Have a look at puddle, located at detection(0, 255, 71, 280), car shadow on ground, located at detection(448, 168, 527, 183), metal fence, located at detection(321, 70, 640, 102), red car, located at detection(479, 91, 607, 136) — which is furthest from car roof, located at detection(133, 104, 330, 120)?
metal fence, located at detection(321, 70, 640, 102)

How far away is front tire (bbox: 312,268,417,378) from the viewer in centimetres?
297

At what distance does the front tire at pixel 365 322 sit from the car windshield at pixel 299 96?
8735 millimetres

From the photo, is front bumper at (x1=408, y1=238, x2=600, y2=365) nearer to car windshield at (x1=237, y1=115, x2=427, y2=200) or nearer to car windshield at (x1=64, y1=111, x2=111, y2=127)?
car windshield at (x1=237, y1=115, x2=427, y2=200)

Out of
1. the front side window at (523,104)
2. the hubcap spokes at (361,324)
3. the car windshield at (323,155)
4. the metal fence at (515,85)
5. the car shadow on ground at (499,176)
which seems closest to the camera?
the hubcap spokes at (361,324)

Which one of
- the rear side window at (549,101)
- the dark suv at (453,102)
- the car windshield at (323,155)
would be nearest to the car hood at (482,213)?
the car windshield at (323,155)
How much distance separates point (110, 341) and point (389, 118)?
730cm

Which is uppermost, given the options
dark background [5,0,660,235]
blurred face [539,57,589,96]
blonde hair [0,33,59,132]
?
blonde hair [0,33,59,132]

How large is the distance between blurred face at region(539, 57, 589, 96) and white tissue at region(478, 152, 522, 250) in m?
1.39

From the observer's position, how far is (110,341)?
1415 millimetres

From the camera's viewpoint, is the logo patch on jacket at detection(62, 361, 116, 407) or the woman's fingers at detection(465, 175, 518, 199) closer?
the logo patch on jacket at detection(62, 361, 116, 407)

→ TASK OBJECTIVE:
Report each line in the entries above that contains the word "logo", copying every such line in full.

→ WORKED ANSWER:
From the camera's viewpoint, is the logo patch on jacket at detection(62, 361, 116, 407) or the woman's fingers at detection(465, 175, 518, 199) closer?
the logo patch on jacket at detection(62, 361, 116, 407)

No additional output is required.